**Requirements**
Can you format the records below as a JSON list of strings, with one string per line, blank lines omitted and the pictures left out?

**Records shown**
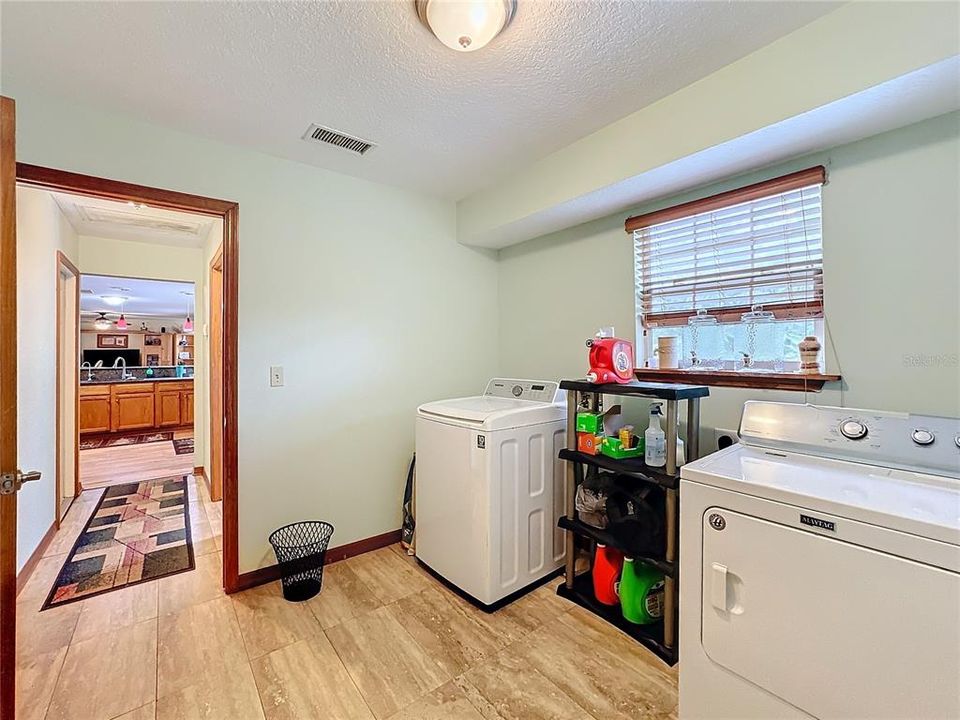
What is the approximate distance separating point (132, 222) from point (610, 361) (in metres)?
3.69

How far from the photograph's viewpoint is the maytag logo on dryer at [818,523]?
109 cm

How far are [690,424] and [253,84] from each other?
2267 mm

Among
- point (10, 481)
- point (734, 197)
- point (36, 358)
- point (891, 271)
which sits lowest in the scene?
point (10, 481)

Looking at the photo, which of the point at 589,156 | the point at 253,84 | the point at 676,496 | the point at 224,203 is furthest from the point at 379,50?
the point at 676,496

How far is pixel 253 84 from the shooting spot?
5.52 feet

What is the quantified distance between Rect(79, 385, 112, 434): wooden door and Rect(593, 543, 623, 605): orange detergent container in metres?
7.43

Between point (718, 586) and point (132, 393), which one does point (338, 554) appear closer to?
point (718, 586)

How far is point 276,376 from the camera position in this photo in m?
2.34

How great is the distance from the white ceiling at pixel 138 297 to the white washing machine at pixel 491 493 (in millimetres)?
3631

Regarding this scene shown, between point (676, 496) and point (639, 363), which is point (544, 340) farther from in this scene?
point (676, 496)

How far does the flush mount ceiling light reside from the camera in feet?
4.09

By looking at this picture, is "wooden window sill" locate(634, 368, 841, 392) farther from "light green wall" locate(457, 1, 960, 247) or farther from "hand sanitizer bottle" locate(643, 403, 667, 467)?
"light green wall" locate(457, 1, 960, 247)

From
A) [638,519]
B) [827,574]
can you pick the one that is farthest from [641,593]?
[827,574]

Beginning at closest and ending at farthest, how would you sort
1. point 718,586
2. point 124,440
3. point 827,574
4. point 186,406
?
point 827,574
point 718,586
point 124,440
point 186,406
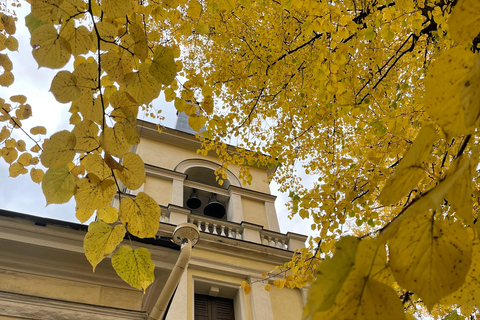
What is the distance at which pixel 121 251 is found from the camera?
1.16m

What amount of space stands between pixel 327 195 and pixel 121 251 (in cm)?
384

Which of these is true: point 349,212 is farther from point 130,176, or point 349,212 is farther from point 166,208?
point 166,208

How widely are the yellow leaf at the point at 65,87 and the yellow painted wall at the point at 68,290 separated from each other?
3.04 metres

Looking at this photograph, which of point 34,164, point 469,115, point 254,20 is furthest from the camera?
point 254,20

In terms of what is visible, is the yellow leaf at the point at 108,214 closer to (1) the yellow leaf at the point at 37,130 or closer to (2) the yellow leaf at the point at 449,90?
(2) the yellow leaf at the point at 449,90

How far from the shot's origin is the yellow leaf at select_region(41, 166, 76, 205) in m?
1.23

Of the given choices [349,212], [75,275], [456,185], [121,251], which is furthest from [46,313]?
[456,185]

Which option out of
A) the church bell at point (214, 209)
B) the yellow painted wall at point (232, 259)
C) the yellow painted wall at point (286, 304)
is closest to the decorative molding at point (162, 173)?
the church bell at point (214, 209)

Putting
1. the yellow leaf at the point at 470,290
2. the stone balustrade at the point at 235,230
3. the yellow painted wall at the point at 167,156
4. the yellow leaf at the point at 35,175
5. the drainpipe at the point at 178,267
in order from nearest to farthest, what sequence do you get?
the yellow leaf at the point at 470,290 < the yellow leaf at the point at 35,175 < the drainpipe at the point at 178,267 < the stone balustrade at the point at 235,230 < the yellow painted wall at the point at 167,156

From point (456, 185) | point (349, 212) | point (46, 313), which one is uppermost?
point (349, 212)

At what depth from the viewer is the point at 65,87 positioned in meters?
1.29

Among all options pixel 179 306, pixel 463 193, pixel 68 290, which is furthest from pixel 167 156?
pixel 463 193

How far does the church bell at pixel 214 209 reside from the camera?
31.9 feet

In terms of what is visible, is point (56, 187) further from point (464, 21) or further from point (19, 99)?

**Final answer**
[
  "What is the approximate distance separating point (132, 222) from point (610, 361) (in metres)?",
  "3.69",
  "How far from the photograph's viewpoint is the maytag logo on dryer at [818,523]?",
  "109 cm",
  "How far are [690,424] and [253,84] from each other?",
  "2267 mm",
  "Among",
  "- point (10, 481)",
  "- point (734, 197)",
  "- point (36, 358)",
  "- point (891, 271)",
  "which sits lowest in the scene?",
  "point (10, 481)",
  "Looking at the photo, which of the point at 589,156 | the point at 253,84 | the point at 676,496 | the point at 224,203 is furthest from the point at 379,50?",
  "the point at 676,496",
  "How far is pixel 253 84 from the shooting spot?",
  "5.52 feet",
  "What is the quantified distance between Rect(79, 385, 112, 434): wooden door and Rect(593, 543, 623, 605): orange detergent container in metres?",
  "7.43",
  "Between point (718, 586) and point (132, 393), which one does point (338, 554) appear closer to?",
  "point (718, 586)",
  "How far is point 276,376 from the camera position in this photo in m?",
  "2.34",
  "How great is the distance from the white ceiling at pixel 138 297 to the white washing machine at pixel 491 493 (in millimetres)?",
  "3631",
  "Regarding this scene shown, between point (676, 496) and point (639, 363), which is point (544, 340) farther from in this scene?",
  "point (676, 496)",
  "How far does the flush mount ceiling light reside from the camera in feet?",
  "4.09",
  "By looking at this picture, is \"wooden window sill\" locate(634, 368, 841, 392) farther from \"light green wall\" locate(457, 1, 960, 247) or farther from \"hand sanitizer bottle\" locate(643, 403, 667, 467)?",
  "\"light green wall\" locate(457, 1, 960, 247)",
  "From",
  "A) [638,519]",
  "B) [827,574]",
  "can you pick the one that is farthest from [641,593]?",
  "[827,574]",
  "Beginning at closest and ending at farthest, how would you sort",
  "1. point 718,586",
  "2. point 124,440",
  "3. point 827,574",
  "4. point 186,406",
  "?",
  "point 827,574",
  "point 718,586",
  "point 124,440",
  "point 186,406",
  "What is the distance at which pixel 121 251 is found from the camera?",
  "1.16m",
  "What amount of space stands between pixel 327 195 and pixel 121 251 (in cm)?",
  "384",
  "Which of these is true: point 349,212 is farther from point 130,176, or point 349,212 is farther from point 166,208?",
  "point 166,208",
  "How widely are the yellow leaf at the point at 65,87 and the yellow painted wall at the point at 68,290 separated from each other?",
  "3.04 metres",
  "Looking at this photograph, which of point 34,164, point 469,115, point 254,20 is furthest from the camera?",
  "point 254,20",
  "In terms of what is visible, is the yellow leaf at the point at 108,214 closer to (1) the yellow leaf at the point at 37,130 or closer to (2) the yellow leaf at the point at 449,90?",
  "(2) the yellow leaf at the point at 449,90",
  "How far from the shot's origin is the yellow leaf at select_region(41, 166, 76, 205) in m?",
  "1.23",
  "Of the given choices [349,212], [75,275], [456,185], [121,251], which is furthest from [46,313]?",
  "[456,185]",
  "Which option out of",
  "A) the church bell at point (214, 209)",
  "B) the yellow painted wall at point (232, 259)",
  "C) the yellow painted wall at point (286, 304)",
  "is closest to the decorative molding at point (162, 173)?",
  "the church bell at point (214, 209)",
  "Putting",
  "1. the yellow leaf at the point at 470,290",
  "2. the stone balustrade at the point at 235,230",
  "3. the yellow painted wall at the point at 167,156",
  "4. the yellow leaf at the point at 35,175",
  "5. the drainpipe at the point at 178,267",
  "in order from nearest to farthest, what sequence do you get?",
  "the yellow leaf at the point at 470,290 < the yellow leaf at the point at 35,175 < the drainpipe at the point at 178,267 < the stone balustrade at the point at 235,230 < the yellow painted wall at the point at 167,156",
  "From point (456, 185) | point (349, 212) | point (46, 313), which one is uppermost?",
  "point (349, 212)",
  "At what depth from the viewer is the point at 65,87 positioned in meters?",
  "1.29",
  "Among all options pixel 179 306, pixel 463 193, pixel 68 290, which is furthest from pixel 167 156?",
  "pixel 463 193",
  "How far does the church bell at pixel 214 209 reside from the camera?",
  "31.9 feet",
  "In terms of what is visible, is point (56, 187) further from point (464, 21) or further from point (19, 99)?"
]